Ganz anders sieht es in den EU-Mitgliedern der Region in der
Industrie aus, die nach wie vor in einer Rezession steckt, die sich
vor allem aus der tiefen Krise der deutschen Industrie erklärt.
Insbesondere die Visegrád-Staaten sind eng mit ihr verflochten. „Das
begrenzt die Wachstumsaussichten all jener Länder, die zum
Industrie-Cluster rund um die Bundesrepublik gehören“, erläutert
Astrov.
Für 2024 prognostiziert das wiiw den EU-Mitgliedern der Region ein
Wachstum von durchschnittlich 2,6%, das 2025 auf 3% anziehen sollte.
Damit dürften sie die heuer beinahe stagnierende Eurozone (0,6%)
wieder deutlich überflügeln und auch im nächsten Jahr fast doppelt so
stark wachsen wie diese (1,6%).
Die Visegrád-Staaten Polen, Tschechien, die Slowakei und Ungarn
sowie Slowenien werden heuer mit im Durchschnitt 2,6% expandieren und
ihr Wachstum 2025 auf 3,1% steigern können. Spitzenreiter beim
Wachstum unter den östlichen EU-Mitgliedern ist Polen, und zwar
sowohl heuer (3,3%) als auch im nächsten Jahr (3,6%). Die
südosteuropäischen EU-Mitglieder Rumänien (3,0%) und Kroatien (3,0%)
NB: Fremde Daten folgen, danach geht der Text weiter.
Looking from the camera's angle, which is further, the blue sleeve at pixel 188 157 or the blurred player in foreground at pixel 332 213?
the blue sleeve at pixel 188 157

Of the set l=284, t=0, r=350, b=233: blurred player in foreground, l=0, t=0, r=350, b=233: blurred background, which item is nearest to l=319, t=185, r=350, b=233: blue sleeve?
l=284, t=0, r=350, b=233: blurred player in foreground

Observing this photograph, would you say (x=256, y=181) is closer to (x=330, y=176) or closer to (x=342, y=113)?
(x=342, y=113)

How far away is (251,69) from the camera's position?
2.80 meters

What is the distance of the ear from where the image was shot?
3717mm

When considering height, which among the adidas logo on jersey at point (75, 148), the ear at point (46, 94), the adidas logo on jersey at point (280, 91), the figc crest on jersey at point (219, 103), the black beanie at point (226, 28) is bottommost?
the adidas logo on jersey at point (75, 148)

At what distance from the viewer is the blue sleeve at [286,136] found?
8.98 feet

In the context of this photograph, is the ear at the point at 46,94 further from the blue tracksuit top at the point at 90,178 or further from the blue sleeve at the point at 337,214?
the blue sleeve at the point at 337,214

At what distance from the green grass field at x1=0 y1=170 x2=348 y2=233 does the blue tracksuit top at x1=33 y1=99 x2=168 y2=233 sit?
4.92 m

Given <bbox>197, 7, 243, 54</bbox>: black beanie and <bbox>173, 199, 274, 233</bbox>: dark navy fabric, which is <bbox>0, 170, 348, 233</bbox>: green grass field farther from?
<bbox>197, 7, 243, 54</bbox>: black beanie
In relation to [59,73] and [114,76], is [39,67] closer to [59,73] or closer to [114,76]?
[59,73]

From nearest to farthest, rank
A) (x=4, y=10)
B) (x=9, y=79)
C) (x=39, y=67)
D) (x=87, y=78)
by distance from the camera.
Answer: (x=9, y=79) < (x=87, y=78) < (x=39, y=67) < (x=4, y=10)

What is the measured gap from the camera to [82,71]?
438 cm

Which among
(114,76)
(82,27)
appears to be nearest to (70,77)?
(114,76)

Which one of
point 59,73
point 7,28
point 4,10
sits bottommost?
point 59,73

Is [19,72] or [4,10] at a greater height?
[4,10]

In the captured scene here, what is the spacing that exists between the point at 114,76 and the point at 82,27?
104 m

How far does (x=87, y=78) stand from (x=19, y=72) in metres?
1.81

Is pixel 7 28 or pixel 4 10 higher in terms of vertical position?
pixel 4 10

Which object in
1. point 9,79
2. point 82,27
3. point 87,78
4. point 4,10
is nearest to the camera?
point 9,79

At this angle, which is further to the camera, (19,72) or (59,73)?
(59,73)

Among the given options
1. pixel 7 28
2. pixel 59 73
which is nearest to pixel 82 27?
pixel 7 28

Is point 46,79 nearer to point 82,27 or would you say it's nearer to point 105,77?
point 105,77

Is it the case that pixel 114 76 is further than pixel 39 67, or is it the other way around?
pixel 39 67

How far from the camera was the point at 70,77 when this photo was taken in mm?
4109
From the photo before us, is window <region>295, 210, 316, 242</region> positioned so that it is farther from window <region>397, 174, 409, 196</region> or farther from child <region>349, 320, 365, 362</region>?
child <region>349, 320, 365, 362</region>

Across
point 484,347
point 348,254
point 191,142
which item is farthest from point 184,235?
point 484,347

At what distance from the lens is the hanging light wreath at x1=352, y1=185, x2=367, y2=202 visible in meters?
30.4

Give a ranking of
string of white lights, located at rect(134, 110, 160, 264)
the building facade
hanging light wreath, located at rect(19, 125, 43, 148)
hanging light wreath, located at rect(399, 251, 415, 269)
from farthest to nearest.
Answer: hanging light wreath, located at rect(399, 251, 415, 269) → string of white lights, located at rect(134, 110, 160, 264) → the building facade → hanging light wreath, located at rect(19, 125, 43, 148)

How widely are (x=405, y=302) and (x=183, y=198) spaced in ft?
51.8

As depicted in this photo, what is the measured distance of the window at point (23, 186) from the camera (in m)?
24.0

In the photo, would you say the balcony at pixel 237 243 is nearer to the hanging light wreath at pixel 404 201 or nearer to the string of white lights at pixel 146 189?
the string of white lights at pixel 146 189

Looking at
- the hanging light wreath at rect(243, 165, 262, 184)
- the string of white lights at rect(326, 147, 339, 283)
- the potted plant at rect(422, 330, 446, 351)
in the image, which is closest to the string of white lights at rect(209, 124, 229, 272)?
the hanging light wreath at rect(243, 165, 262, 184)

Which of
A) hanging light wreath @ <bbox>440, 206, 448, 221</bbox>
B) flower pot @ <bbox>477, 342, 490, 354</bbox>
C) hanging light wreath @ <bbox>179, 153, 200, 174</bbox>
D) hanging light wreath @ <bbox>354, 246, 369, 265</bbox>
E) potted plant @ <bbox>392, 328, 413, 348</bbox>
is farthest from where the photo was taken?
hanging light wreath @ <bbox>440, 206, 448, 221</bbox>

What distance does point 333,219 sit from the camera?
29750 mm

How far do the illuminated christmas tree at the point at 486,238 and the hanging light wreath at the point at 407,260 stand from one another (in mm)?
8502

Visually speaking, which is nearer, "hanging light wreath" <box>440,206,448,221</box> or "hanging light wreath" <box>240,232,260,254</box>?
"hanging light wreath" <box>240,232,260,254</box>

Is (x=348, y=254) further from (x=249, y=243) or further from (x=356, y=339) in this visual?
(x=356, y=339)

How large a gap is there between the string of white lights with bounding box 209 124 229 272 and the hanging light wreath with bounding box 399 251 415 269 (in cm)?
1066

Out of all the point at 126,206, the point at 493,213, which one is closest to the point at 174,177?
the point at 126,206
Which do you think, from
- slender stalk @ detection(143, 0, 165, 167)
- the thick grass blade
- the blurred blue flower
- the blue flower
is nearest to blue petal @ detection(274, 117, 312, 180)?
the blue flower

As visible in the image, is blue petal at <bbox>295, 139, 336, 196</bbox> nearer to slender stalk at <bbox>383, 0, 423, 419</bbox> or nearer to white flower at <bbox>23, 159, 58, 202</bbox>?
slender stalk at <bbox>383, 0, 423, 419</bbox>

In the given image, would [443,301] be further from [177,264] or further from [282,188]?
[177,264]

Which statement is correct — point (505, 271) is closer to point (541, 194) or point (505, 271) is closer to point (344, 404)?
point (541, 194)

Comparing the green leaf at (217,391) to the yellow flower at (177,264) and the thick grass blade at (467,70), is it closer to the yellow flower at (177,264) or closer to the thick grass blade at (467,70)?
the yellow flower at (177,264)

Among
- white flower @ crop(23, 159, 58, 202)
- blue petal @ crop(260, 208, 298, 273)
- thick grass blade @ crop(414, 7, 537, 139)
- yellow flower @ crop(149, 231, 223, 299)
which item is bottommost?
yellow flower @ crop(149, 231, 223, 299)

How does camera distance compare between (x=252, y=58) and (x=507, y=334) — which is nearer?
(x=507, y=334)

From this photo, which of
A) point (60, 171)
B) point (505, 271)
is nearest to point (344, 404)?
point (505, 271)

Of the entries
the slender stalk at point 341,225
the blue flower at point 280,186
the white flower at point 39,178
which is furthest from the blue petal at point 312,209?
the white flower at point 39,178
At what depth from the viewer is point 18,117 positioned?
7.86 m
werden 2024 ebenfalls stark wachsen. Dort stützen nicht zuletzt
Mittelzuflüsse aus dem Corona-Wiederaufbaufonds NextGeneration EU und
im Falle Kroatiens auch der florierende Tourismus die Konjunktur. Die
sechs Staaten am Westbalkan werden heuer im Schnitt um 3,2%
expandieren, die Türkei um 3,4%.
Die Erholung der kriegsgeplagten Ukraine dürfte sich heuer mit
einem Wachstum von 2,7% abschwächen. Gegenüber der Frühjahrsprognose
ist das eine Revision nach unten um 0,5 Prozentpunkte. Die Zerstörung
der ukrainischen Energieinfrastruktur durch russische Luftangriffe
wird in diesem und im nächsten Jahr schwer auf der Wirtschaft lasten.
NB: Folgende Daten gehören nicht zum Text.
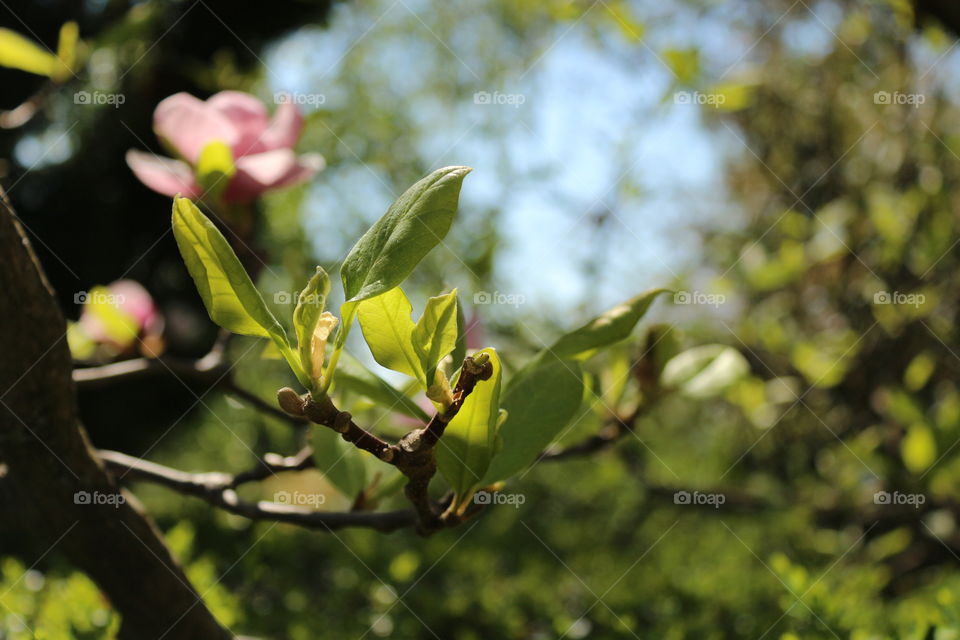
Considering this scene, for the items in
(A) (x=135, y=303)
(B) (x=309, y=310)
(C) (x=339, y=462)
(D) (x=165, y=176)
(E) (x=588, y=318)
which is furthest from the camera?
(E) (x=588, y=318)

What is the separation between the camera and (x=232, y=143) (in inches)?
32.4

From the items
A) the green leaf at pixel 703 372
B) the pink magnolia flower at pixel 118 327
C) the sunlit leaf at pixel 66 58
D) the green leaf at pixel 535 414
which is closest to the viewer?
the green leaf at pixel 535 414

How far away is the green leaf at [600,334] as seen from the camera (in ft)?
1.98

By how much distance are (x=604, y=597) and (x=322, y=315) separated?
89 centimetres

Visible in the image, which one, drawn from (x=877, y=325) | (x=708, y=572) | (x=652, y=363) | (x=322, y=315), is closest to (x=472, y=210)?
(x=877, y=325)

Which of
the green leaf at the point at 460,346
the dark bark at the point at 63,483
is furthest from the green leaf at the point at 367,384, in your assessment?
the dark bark at the point at 63,483

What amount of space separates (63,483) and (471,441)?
0.36 metres

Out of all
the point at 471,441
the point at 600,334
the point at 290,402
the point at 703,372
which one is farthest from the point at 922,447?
the point at 290,402

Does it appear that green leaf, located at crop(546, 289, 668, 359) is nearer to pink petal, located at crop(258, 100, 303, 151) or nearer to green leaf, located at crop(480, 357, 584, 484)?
green leaf, located at crop(480, 357, 584, 484)

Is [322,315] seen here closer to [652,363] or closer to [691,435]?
[652,363]

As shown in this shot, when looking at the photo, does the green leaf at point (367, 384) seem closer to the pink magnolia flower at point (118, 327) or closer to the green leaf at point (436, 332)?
the green leaf at point (436, 332)

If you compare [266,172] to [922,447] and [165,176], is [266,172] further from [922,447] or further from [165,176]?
[922,447]

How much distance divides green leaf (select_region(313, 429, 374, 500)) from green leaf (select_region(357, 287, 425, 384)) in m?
0.21

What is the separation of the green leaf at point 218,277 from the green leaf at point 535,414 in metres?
0.18
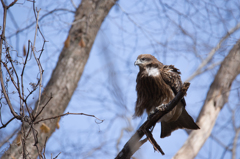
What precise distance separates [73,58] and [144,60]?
2.01 m

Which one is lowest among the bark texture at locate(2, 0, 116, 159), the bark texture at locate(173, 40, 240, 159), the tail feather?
the tail feather

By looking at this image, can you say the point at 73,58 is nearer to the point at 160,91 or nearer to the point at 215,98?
the point at 160,91

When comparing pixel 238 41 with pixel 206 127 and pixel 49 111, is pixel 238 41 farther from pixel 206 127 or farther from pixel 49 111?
pixel 49 111

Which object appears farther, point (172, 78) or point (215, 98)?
point (215, 98)

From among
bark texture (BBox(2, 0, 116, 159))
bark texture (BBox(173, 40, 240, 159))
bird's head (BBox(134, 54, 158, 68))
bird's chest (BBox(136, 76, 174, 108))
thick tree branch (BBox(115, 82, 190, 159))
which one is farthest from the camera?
bark texture (BBox(173, 40, 240, 159))

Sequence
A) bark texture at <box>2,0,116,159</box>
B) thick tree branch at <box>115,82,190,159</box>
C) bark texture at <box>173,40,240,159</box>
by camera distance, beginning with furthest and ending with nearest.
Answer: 1. bark texture at <box>173,40,240,159</box>
2. bark texture at <box>2,0,116,159</box>
3. thick tree branch at <box>115,82,190,159</box>

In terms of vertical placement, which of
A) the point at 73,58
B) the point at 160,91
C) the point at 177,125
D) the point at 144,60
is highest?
the point at 73,58

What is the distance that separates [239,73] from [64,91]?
4.13 metres

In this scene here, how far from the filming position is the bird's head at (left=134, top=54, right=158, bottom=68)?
440 centimetres

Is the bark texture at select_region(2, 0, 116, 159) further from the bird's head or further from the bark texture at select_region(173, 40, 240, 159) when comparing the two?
the bark texture at select_region(173, 40, 240, 159)

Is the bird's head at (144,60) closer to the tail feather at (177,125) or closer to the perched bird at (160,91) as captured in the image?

Bei Aggressor Russland gibt es hingegen eine Revision nach oben um
0,4 Prozentpunkte. Damit dürfte das immer mehr auf Kriegswirtschaft
ausgerichtete Land heuer mit 3,2% ähnlich stark wachsen wie 2023
(3,6%).
Zwtl.: Geopolitische Risiken bleiben erheblich
Die größten Risiken für die Prognose ergeben sich aus der
Geopolitik. „Ein Wahlsieg Donald Trumps bei der
US-Präsidentschaftswahl im November könnte zu einem intensivierten
Handelskrieg der USA mit China und möglicherweise auch mit der EU
führen. Das würde die kleinen, offenen Volkswirtschaften in
Ostmitteleuropa besonders hart treffen. Zudem könnte auch das
Vertrauen der Investoren in die Region erodieren, sollte Trump die
US-Sicherheitsgarantie für Europa in Frage stellen“, analysiert
Astrov und fügt hinzu: „Besorgniserregend ist natürlich auch die
Aussicht auf eine französische Regierung unter Führung des
rechtsextremen Rassemblement National von Marine Le Pen nach den
Parlamentswahlen.“
Zwtl.: Ukraine: Wirtschaft leidet unter Zerstörung der
Energieversorgung
Ganz besonders für die Ukraine, da eine von den Rechtspopulisten
geführte neue Regierung in Paris die dringend benötigte westliche
Unterstützung des Landes zumindest sehr erschweren könnte. Angesichts
eines voraussichtlichen Budgetdefizits von 18% des BIP im heurigen
Jahr, das zum Großteil durch ausländische Finanzhilfen gedeckt werden
muss, wäre ein solches Szenario äußerst problematisch. Wirtschaftlich
haben sich die Aussichten für die Ukraine ohnehin eingetrübt. Obwohl
das Land im ersten Quartal vor allem durch den wieder offenen
Exportweg über das Schwarze Meer laut offiziellen Schätzungen um
solide 4,5% expandierte, führt die systematische Zerstörung der
Energieversorgung durch russische Raketen mittlerweile zu
regelmäßigen Stromabschaltungen im ganzen Land. Das wiiw hat daher
seine Wachstumsprognose für 2024 um 0,5 Prozentpunkte auf 2,7%
reduziert. „Mittlerweile wurde bereits die Hälfte der ukrainischen
Energieinfrastruktur bei russischen Raketenangriffen zerstört, und
die Zerstörungen gehen weiter. Ohne Strom wird sich die ukrainische
Wirtschaft aber nur schwer erholen können. Umso wichtiger sind daher
ausreichende Lieferungen von westlichen Flugabwehrraketen“, betont
Olga Pindyuk, Ukraine-Expertin des wiiw.
Zwtl.: Russlands Kriegswirtschaft am Zenit, US-Sanktionsdrohungen
wirken
Russlands Wirtschaft boomt hingegen, operiert aber zunehmend an
der Kapazitätsgrenze. Gegenüber der Frühjahrsprognose hebt das wiiw
seine Konjunkturprognose für 2024 um 0,4 Prozentpunkte auf 3,2% an.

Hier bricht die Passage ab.